If for some $\epsilon>0$ we have $|f_1(x)-f_2(x)|<\epsilon \ \forall x$, $0\leq x\leq L$ and $|a_1(x)-a_2(x)|<\epsilon$ and $|b_1(x)-b_2(x)|<\epsilon$ $ \ \forall t$, $0\leq t\leq T$ then $|u_1(x,t)-u_2(x,T)|<\epsilon \ \forall x,t$ with $0\leq x\leq 2\pi, \ 0\leq t\leq T$.
That means that little errors at the initial data don't produce big errors at the solution.
Is everything correct so far?
You made already a good start.
The initial data refers only to $f$, and Dirichlet boundary data $0$ means that we only need to consider the case $a(t)=b(t)=0$.
Then, as Jeff said in the comments, continuous dependence of the solution from the initial data refers to the following:
For all $\epsilon>0$ there exists an $\delta>0$ such that $$ |f_1(x)-f_2(x)|<\delta \;\forall x, 0\leq x\leq L \quad\Rightarrow\quad |u_1(x,t)-u_2(x,T)|<\epsilon \;\forall x,t, 0\leq x\leq 2\pi, \ 0\leq t\leq T $$ is true. The difference to your version is that you had the same value for $\epsilon$ and $\delta$.

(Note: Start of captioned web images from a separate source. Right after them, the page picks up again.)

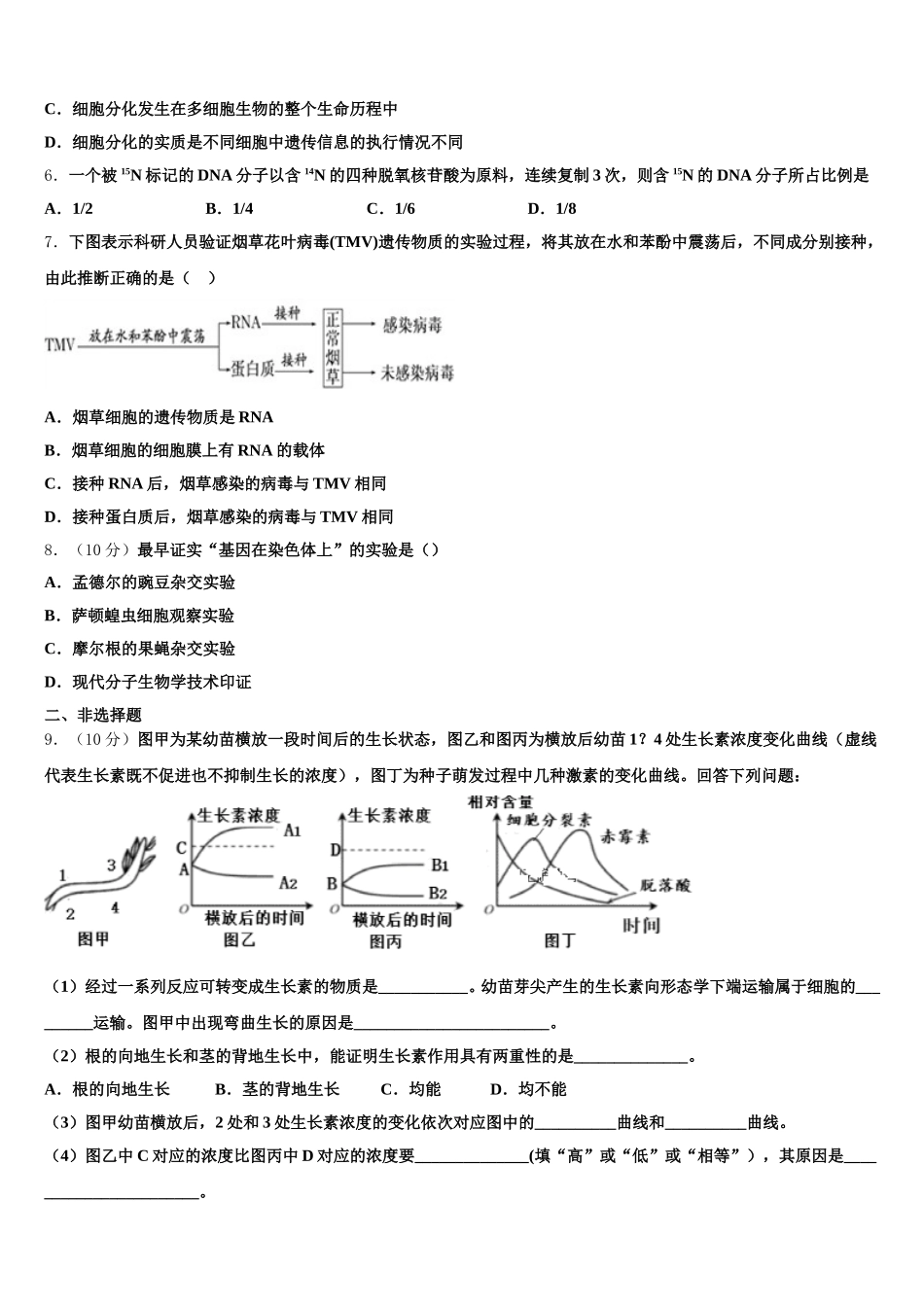 2024-2025学年福建省三明市普通高中生物高一第二学期期末达标测试试题含解析_第2页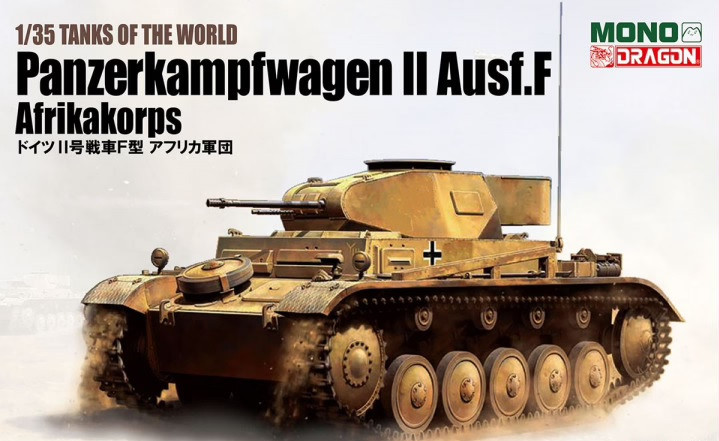 1/35 Pz Kpfw II Ausf F
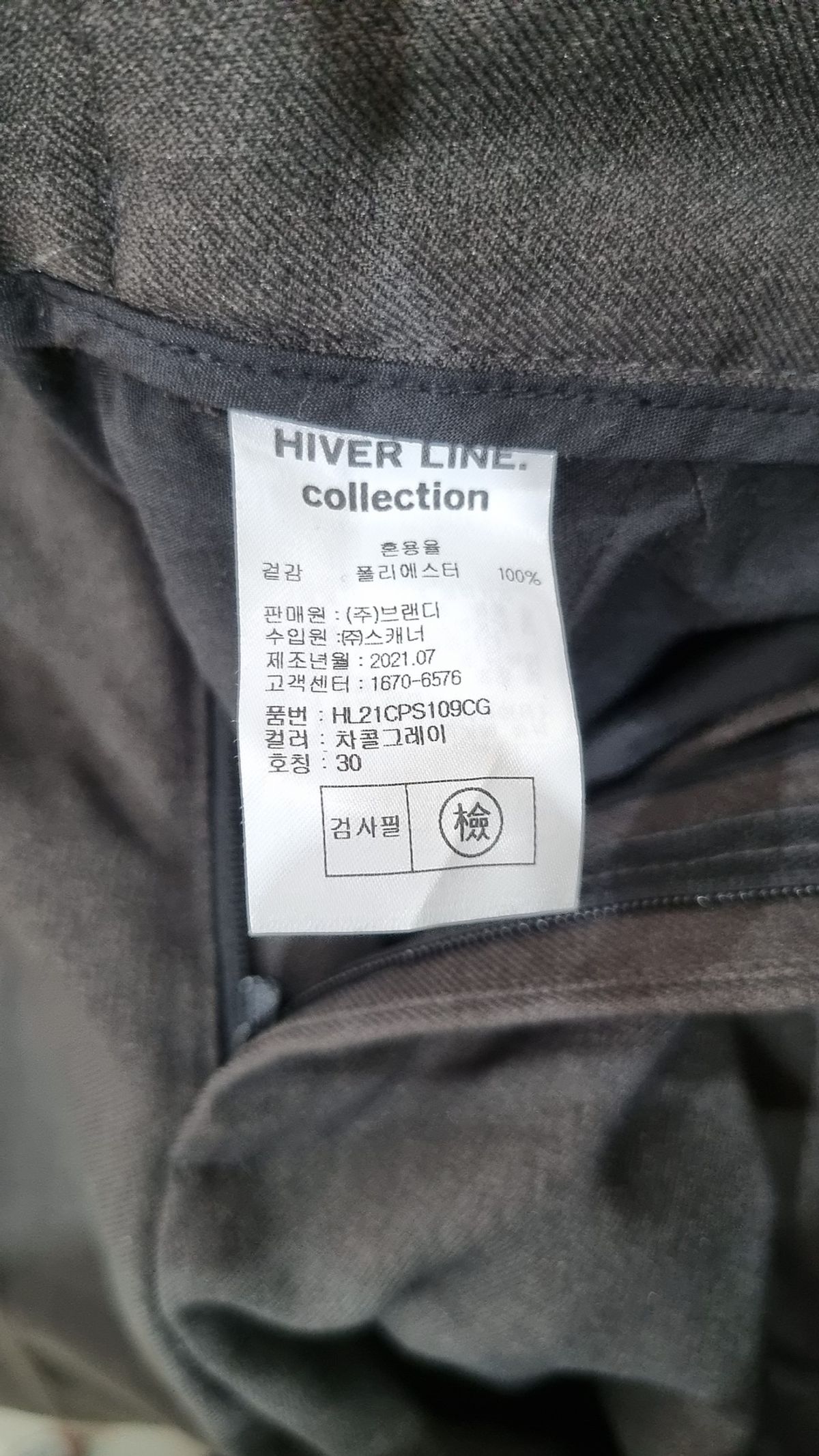 하이버(HIVER) 슈트 팬츠/슬랙스 30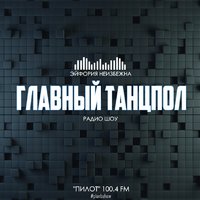 Plan B - ГЛАВНЫЙ ТАНЦПОЛ # 109 [22.08.2015]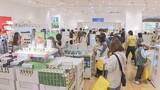 「IKEA岡山がオープン　多くの人でにぎわい入場制限も　3日間限定で黄色いアイテムを身に着けて来店すると…」の画像1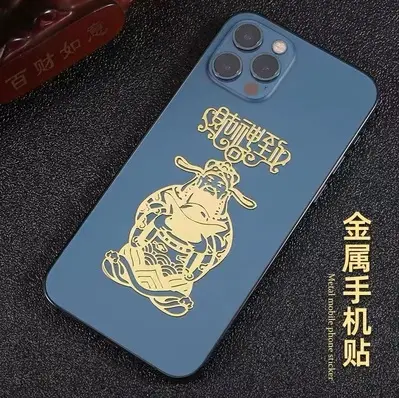 财神到金色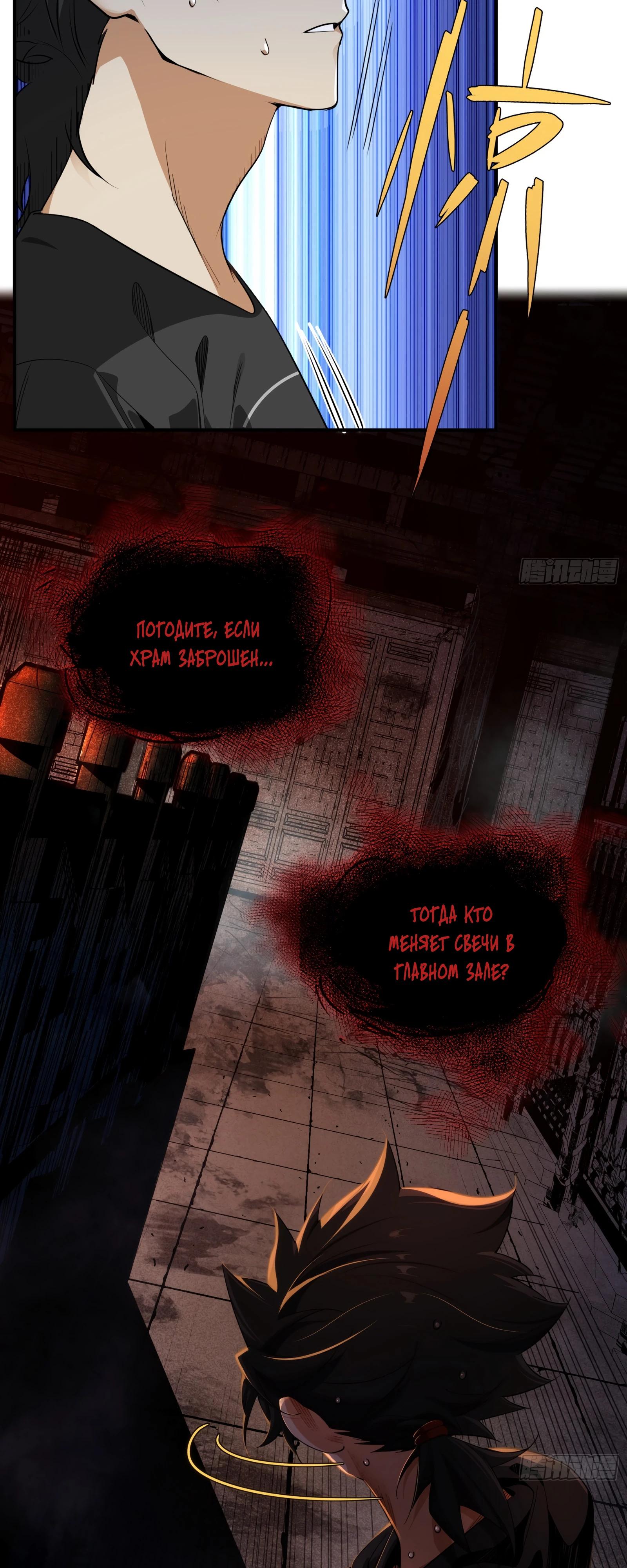 Манга Странник духовного мира - Глава 6 Страница 9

However, in the case of the heat equation with $t>0$ it is possible to show the above statement by choosing $\delta=\epsilon$. (This would then be very similar to the statement in the second-to-last paragraph in your question).
So, if you are able to show that $$ |f_1(x)-f_2(x)|<\epsilon \;\forall x, 0\leq x\leq L \quad\Rightarrow\quad |u_1(x,t)-u_2(x,T)|<\epsilon \;\forall x,t, 0\leq x\leq 2\pi, \ 0\leq t\leq T $$ is true for all $\epsilon>0$, then you have shown that the solution depends continuously on the initial data.
No, for negative $t$ the solution of the heat equation does not depend continuously on the initial data.
This can be shown with a counterexample. We consider the case $T=-1$ and that $t\in [T,0]$. We also set $k=1$. As the initial data we choose $f_1(x)=1/n \sin(nx)$ for some $n\in\mathbb N$. Then it can be shown that the solution $u$ is given by $$ u_1(x,t) = 1/n e^{-n^2 t} \sin (nx). $$ We also choose $f_2(x)=0$ with has the solution $u_2(x,t)=0$.
Then it can be shown that $$ \max_{0\leq x\leq L} | f_1(x)-f_2(x) | = 1/n \qquad\text{and}\qquad \max_{0\leq x\leq L} | u_1(x,T)-f_2(x,T) | = 1/n e^{-n^2 T} = 1/n e^{n^2} $$ So for big $n$, a small error of $1/n$ in the initial data can cause a very big error at the solution at time $T=-1$.